* **DATASET RECORDS**:
▼▼▼
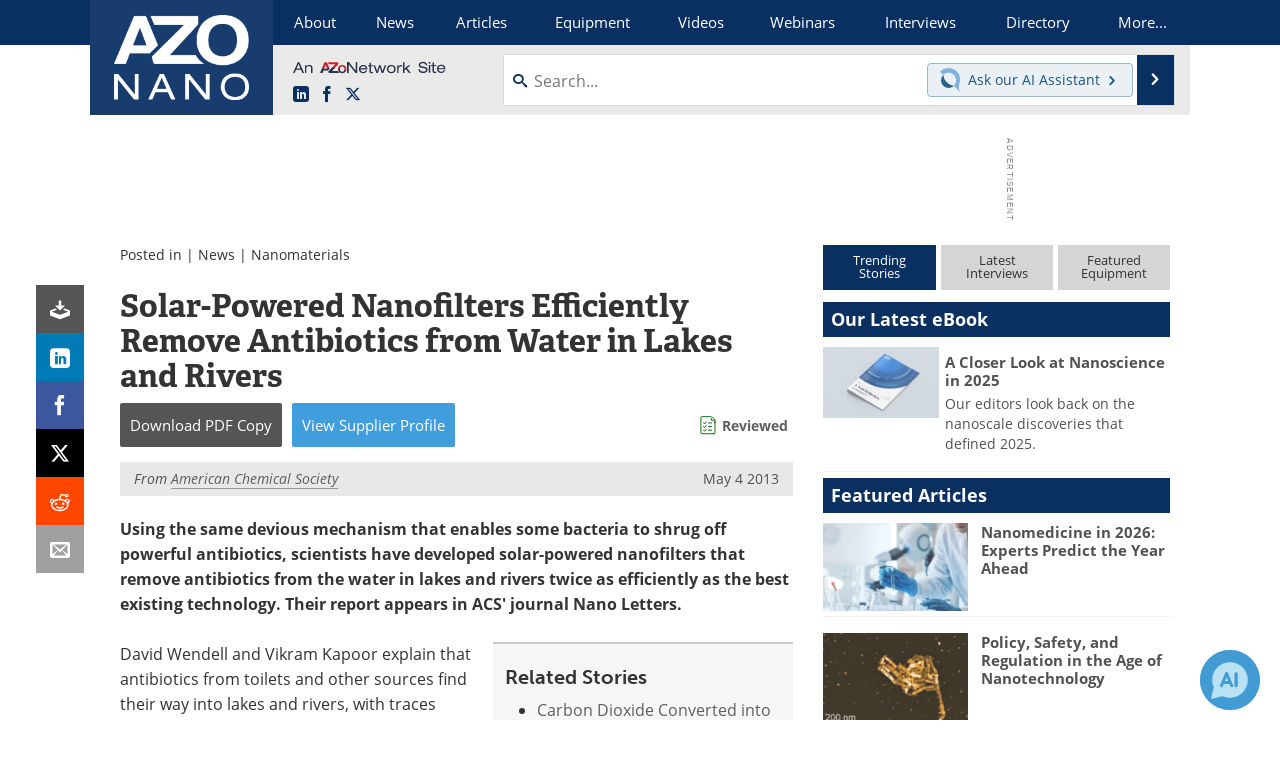

--- FILE ---
content_type: text/html; charset=utf-8
request_url: https://www.google.com/recaptcha/api2/aframe
body_size: 266
content:
<!DOCTYPE HTML><html><head><meta http-equiv="content-type" content="text/html; charset=UTF-8"></head><body><script nonce="Vgl51d7N3N4idD2kuObteQ">/** Anti-fraud and anti-abuse applications only. See google.com/recaptcha */ try{var clients={'sodar':'https://pagead2.googlesyndication.com/pagead/sodar?'};window.addEventListener("message",function(a){try{if(a.source===window.parent){var b=JSON.parse(a.data);var c=clients[b['id']];if(c){var d=document.createElement('img');d.src=c+b['params']+'&rc='+(localStorage.getItem("rc::a")?sessionStorage.getItem("rc::b"):"");window.document.body.appendChild(d);sessionStorage.setItem("rc::e",parseInt(sessionStorage.getItem("rc::e")||0)+1);localStorage.setItem("rc::h",'1769465837958');}}}catch(b){}});window.parent.postMessage("_grecaptcha_ready", "*");}catch(b){}</script></body></html>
▲▲▲
* **TASK DESCRIPTION**: Omit the pictures, then output every record exactly as given.

* **EXERCISE RESPONSE**:
--- FILE ---
content_type: text/html; charset=utf-8
request_url: https://www.google.com/recaptcha/api2/aframe
body_size: 266
content:
<!DOCTYPE HTML><html><head><meta http-equiv="content-type" content="text/html; charset=UTF-8"></head><body><script nonce="Vgl51d7N3N4idD2kuObteQ">/** Anti-fraud and anti-abuse applications only. See google.com/recaptcha */ try{var clients={'sodar':'https://pagead2.googlesyndication.com/pagead/sodar?'};window.addEventListener("message",function(a){try{if(a.source===window.parent){var b=JSON.parse(a.data);var c=clients[b['id']];if(c){var d=document.createElement('img');d.src=c+b['params']+'&rc='+(localStorage.getItem("rc::a")?sessionStorage.getItem("rc::b"):"");window.document.body.appendChild(d);sessionStorage.setItem("rc::e",parseInt(sessionStorage.getItem("rc::e")||0)+1);localStorage.setItem("rc::h",'1769465837958');}}}catch(b){}});window.parent.postMessage("_grecaptcha_ready", "*");}catch(b){}</script></body></html>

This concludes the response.